Dans la province méridionale de Muthana, une famille a falsifié les documents d'une victime du virus mort pour dire qu'il était mort d'une maladie cardiaque, puis a exhumé le corps de la zone désignée par le gouvernement et l'a amené à Najaf pour l'enterrement, a déclaré un responsable du gouvernement de la province. .

Le fonctionnaire a été déconcerté lorsqu'il a appris la falsification après le deuxième enterrement. "Je ne sais pas s'il faut retirer le corps ou non", a-t-il dit, demandant l'anonymat car il n'était pas autorisé à discuter de l'affaire.

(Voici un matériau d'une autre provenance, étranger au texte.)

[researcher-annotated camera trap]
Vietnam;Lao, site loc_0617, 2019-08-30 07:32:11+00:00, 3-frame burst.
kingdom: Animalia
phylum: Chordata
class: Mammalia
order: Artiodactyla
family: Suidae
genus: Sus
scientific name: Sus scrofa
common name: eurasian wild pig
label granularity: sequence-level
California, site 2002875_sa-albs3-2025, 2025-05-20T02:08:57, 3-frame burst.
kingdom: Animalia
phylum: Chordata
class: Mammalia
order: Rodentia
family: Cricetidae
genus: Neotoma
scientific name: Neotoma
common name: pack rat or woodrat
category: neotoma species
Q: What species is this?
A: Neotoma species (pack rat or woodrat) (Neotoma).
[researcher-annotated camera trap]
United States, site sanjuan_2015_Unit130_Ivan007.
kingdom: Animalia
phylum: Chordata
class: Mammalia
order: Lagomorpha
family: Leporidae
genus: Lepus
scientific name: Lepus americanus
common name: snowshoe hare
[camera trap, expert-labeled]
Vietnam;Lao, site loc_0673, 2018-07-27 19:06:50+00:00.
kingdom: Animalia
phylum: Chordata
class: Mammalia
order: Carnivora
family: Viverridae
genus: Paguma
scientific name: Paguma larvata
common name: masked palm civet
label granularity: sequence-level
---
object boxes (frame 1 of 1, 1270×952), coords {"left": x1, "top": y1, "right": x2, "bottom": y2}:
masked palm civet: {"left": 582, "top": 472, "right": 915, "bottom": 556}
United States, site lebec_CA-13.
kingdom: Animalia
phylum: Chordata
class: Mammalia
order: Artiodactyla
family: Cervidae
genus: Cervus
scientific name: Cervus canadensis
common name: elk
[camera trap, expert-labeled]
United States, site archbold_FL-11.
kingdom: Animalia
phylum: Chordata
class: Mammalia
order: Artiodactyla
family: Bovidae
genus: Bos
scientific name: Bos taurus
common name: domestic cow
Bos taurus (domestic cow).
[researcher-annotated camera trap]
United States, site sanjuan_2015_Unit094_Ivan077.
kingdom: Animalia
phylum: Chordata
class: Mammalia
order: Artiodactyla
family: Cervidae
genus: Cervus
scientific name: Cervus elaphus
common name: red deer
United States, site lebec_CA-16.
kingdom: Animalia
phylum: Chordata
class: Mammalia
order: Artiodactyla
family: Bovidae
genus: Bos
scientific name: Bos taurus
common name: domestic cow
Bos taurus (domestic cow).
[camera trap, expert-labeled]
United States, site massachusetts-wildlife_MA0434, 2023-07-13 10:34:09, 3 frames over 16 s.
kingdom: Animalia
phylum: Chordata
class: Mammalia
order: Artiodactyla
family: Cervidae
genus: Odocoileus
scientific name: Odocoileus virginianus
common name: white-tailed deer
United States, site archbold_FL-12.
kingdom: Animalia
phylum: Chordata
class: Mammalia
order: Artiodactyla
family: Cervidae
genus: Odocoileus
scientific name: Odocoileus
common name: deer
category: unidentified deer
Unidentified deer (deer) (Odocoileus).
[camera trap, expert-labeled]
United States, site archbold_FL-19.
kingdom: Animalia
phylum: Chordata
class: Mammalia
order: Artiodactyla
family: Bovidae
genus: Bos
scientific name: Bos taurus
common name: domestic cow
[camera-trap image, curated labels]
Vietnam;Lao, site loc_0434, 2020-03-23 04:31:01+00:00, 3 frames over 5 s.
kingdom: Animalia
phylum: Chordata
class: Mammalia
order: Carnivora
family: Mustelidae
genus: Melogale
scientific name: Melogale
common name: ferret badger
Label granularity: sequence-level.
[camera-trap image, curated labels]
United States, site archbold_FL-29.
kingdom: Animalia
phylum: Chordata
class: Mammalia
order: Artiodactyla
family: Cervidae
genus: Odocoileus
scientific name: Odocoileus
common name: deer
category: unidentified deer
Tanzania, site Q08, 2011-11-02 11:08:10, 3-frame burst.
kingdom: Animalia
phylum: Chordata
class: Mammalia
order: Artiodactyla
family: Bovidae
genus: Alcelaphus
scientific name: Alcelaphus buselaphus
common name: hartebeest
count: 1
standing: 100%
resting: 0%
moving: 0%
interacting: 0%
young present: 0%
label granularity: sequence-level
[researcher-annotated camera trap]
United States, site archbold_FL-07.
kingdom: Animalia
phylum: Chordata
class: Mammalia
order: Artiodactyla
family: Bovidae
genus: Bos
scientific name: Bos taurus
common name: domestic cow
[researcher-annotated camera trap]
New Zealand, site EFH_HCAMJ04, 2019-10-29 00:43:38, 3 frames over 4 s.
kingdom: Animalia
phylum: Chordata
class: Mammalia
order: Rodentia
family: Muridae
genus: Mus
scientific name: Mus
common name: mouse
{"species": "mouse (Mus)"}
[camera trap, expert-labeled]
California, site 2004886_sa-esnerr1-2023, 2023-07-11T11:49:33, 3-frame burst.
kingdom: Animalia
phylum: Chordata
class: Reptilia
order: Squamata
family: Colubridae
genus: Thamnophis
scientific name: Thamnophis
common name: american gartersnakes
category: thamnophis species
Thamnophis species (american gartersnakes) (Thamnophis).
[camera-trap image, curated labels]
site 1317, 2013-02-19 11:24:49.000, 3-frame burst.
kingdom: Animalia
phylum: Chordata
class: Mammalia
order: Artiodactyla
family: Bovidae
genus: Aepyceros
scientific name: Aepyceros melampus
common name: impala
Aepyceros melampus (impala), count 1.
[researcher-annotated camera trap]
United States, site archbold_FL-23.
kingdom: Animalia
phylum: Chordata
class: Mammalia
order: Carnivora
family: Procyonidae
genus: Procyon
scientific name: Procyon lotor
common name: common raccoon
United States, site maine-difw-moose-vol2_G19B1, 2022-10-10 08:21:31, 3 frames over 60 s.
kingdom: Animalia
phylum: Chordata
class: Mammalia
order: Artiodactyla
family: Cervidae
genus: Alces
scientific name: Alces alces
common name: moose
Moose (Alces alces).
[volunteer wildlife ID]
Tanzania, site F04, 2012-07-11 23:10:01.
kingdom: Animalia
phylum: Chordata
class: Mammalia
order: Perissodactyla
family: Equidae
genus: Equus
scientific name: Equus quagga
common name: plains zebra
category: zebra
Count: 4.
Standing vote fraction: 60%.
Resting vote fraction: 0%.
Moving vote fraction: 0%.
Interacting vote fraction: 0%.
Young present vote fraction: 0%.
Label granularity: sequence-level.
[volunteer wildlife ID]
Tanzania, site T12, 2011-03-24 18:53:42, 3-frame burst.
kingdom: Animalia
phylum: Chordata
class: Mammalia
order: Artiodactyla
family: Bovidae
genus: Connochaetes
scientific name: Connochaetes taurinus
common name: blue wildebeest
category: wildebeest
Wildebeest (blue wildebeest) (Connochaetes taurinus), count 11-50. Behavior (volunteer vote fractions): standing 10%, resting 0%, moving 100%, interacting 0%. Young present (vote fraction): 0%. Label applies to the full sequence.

Dans le cas d'al-Dulfi, la famille s'est disputée avec les responsables de la santé jusqu'à ce qu'elle mobilise le soutien du haut dignitaire religieux chiite irakien. Il a décrété que les huit corps pouvaient être enterrés dans un complot près du cimetière Wadi as-Salam de Najaf, le dernier lieu de repos de choix pour les pieux chiites.

Ismail, chef de mission de l'OMS, a déclaré que les "attitudes culturelles" avaient posé un défi au gouvernement. Début avril, le gouvernement a annulé les protocoles et les enterrements ont eu lieu à Wadi as-Salam "ou dans tout cimetière de la famille", a déclaré Ismail.

Pour ceux qui ont perdu des êtres chers, comme al-Dulfi, la victoire a été douce-amère.

"Quel islam est-ce qui interdit un enterrement, même pendant une pandémie? Où est la religion là-dedans?" il a dit.

Les rédacteurs de l'Associated Press Jon Gambrell à Dubaï, aux Émirats arabes unis; Ebrahim Noroozi à Téhéran, Iran; Sam Magdy au Caire; Aron Heller à Jérusalem et Mohammed Riaz à Peshawar, Pakistan, ont contribué à ce rapport.